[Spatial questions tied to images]
— START —

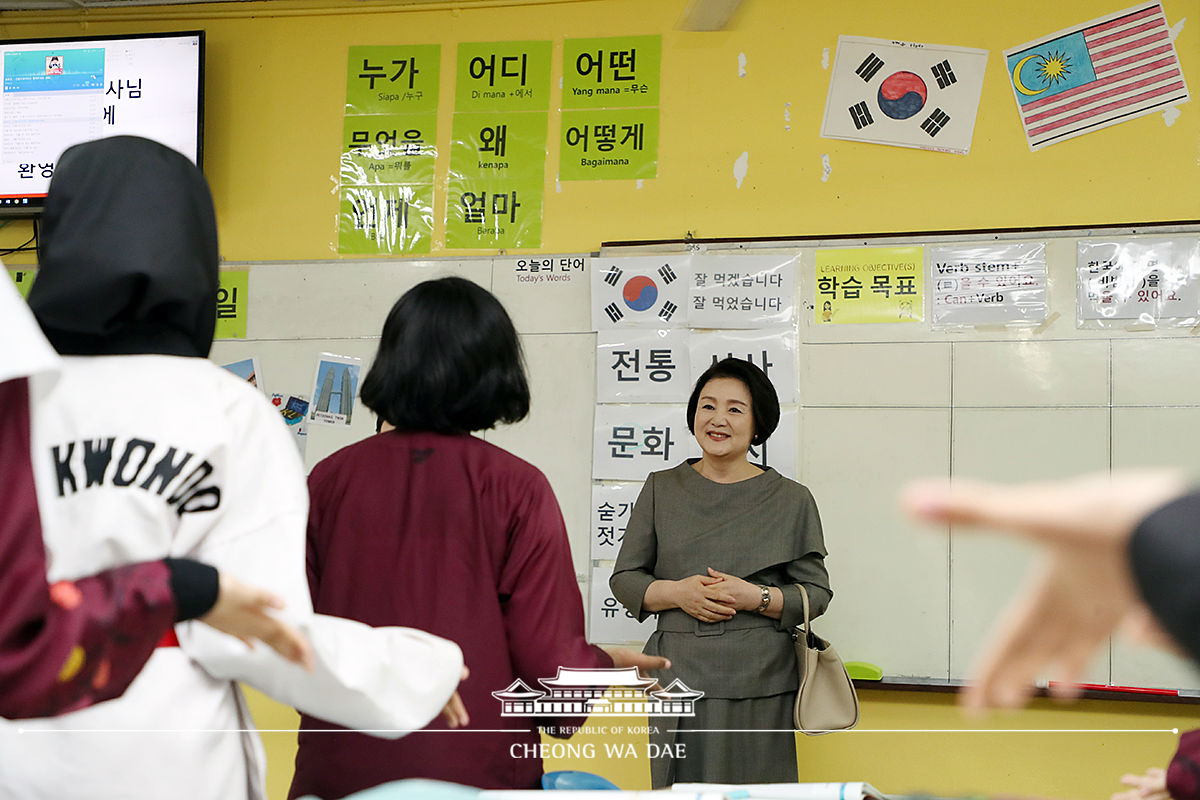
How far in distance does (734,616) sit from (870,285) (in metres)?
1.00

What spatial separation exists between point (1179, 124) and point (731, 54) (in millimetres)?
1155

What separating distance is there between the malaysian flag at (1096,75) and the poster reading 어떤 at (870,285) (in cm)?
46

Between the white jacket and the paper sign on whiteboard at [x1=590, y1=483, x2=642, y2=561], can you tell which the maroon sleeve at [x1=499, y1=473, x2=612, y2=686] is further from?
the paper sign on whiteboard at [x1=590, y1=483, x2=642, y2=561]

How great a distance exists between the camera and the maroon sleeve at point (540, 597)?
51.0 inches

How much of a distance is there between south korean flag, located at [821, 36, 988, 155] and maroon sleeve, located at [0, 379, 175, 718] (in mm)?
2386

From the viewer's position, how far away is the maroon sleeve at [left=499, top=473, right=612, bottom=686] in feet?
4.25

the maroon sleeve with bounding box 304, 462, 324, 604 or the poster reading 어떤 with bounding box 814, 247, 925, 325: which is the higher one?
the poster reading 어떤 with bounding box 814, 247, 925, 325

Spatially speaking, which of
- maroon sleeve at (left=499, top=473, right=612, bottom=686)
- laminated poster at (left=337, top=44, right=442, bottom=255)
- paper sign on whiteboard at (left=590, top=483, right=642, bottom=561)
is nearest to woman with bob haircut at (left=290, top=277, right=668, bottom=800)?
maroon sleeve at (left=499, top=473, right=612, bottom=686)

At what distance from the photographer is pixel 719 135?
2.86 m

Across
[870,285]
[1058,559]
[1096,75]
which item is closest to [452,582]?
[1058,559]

— END —

» What is needed: Please retype everything in the data from the line containing "How much of" down to the end of the data, including both of those ends, without changing anything.

» Solution below:
How much of a distance is there between south korean flag, located at [821, 36, 988, 155] and maroon sleeve, located at [0, 379, 175, 718] (in mm)?
2386

From the viewer's position, how far away is the maroon sleeve at [left=499, top=473, right=612, bottom=686] in feet?
4.25

the maroon sleeve with bounding box 304, 462, 324, 604 or the poster reading 어떤 with bounding box 814, 247, 925, 325: which is the higher one?
the poster reading 어떤 with bounding box 814, 247, 925, 325

Spatially speaking, which of
- maroon sleeve at (left=499, top=473, right=612, bottom=686)
- laminated poster at (left=337, top=44, right=442, bottom=255)
- paper sign on whiteboard at (left=590, top=483, right=642, bottom=561)
is nearest to woman with bob haircut at (left=290, top=277, right=668, bottom=800)?
maroon sleeve at (left=499, top=473, right=612, bottom=686)

At what distance from the photographer is pixel 719 135?
2.86 m

Across
[870,285]
[1058,559]
[1096,75]
which item is closest to [452,582]?
[1058,559]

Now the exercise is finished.